Explosive connectivity and mechanical rigidity in cubic lattice structures
Abstract
We study explosive connectivity and mechanical rigidity in three-dimensional cubic lattice structures under Achlioptas-type product-rule dynamics.
Our work combines extensive numerical simulation with a theoretical framework based on rigorous finite-size scaling.
Using massive-scale simulations up to $L=192$ ($N \approx 7 \times 10^6$) with 20,000 independent realizations, we demonstrate that for $k \ge 8$, the peak susceptibility scales with an exponent of $\gamma = 1.000$, and the maximum single-step jump stabilizes at a macroscopic fraction.
This confirms that while the transition is continuous in the infinite thermodynamic limit, it exhibits the exact finite-size scaling signatures of a first-order discontinuity in finite physical systems.

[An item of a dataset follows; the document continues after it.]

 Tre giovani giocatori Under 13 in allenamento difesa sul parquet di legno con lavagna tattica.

For rigidity, we discover numerically that for richly-connected hosts, increasing the number of choices $k$ optimally enhances the efficiency of rigidification.
To explain this phenomenon, we propose a theoretical model centered on a conditional progress function that links an edge's local product-rule score to its global mechanical utility.
We show that while local rigidification efficiency monotonically increases, the global rigidity gap exhibits a ``Goldilocks'' minimum at intermediate $k$ due to the emergence of maximally floppy, tree-like components at large $k$.
Altogether, our work provides new insights into the relationship between local dynamics and global connectivity and rigidity in cubic lattice structures via both theory and computation.